» Work required: All pictures must be dropped, while the entries are given again word for word.

Saved data entries
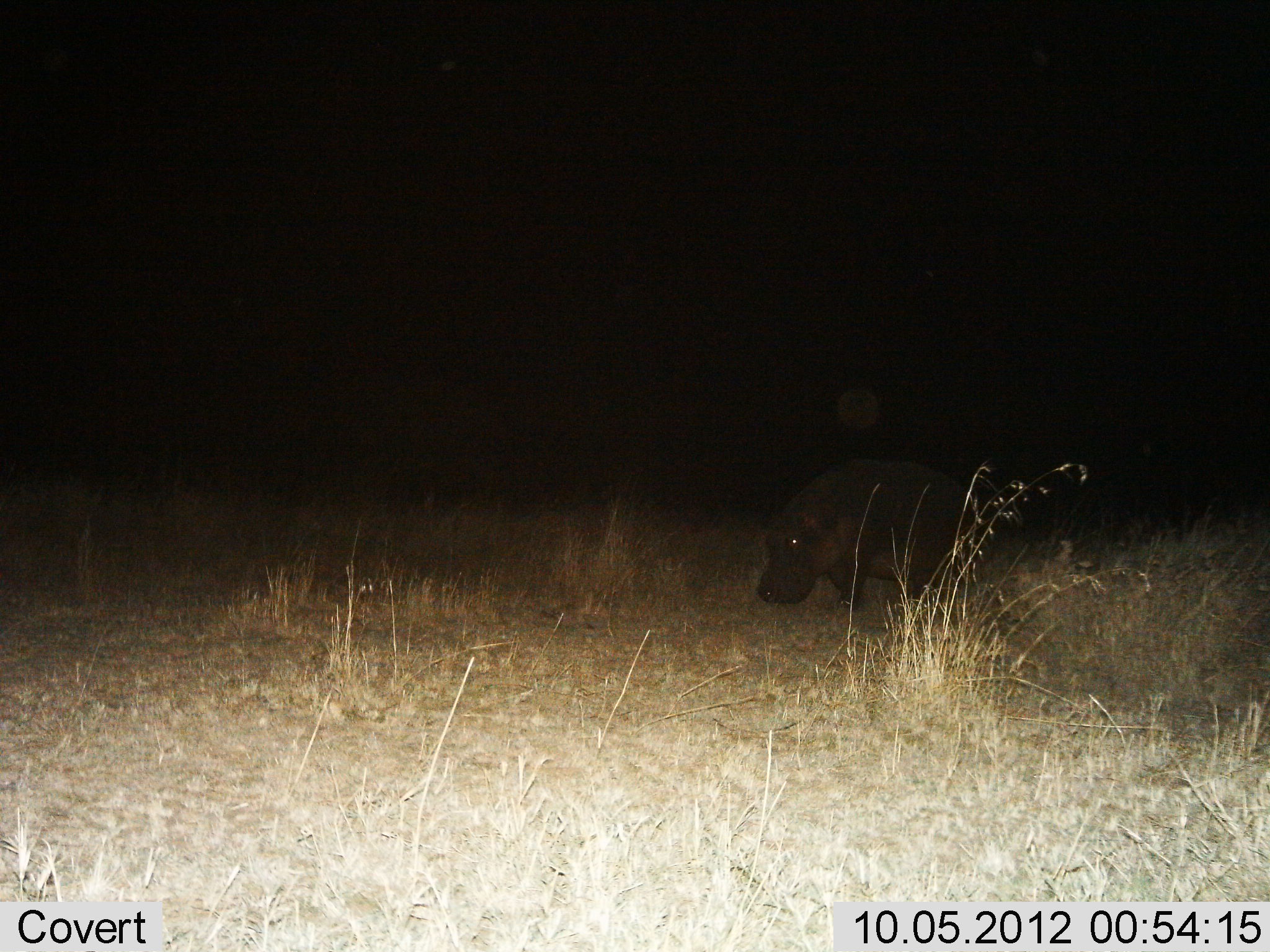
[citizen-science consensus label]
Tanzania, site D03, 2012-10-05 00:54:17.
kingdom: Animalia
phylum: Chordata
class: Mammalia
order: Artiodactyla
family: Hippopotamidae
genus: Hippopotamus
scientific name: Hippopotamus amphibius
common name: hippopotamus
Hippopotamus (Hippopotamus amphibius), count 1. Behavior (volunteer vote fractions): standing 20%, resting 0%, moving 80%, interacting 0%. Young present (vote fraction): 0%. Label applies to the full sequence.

» Solution:
[citizen-science consensus label]
Tanzania, site D03, 2012-10-05 00:54:17.
kingdom: Animalia
phylum: Chordata
class: Mammalia
order: Artiodactyla
family: Hippopotamidae
genus: Hippopotamus
scientific name: Hippopotamus amphibius
common name: hippopotamus
Hippopotamus (Hippopotamus amphibius), count 1. Behavior (volunteer vote fractions): standing 20%, resting 0%, moving 80%, interacting 0%. Young present (vote fraction): 0%. Label applies to the full sequence.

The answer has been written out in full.